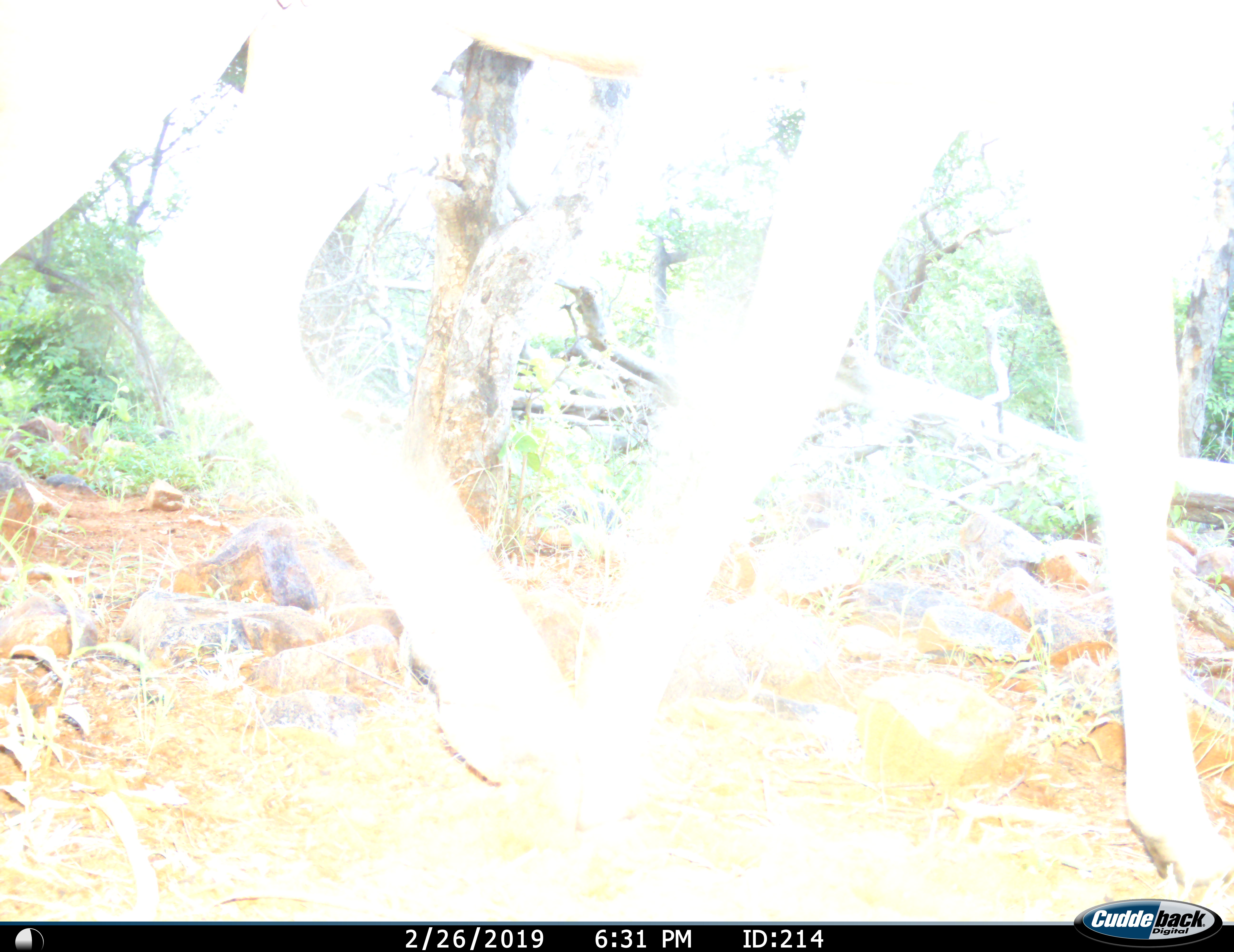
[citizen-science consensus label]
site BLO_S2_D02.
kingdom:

## WHAT THE EXERCISE ASKS
The pictures are not wanted, but every line of the listing should be duplicated exactly.

## ANSWER SECTION
[citizen-science consensus label]
site BLO_S2_D02.
kingdom:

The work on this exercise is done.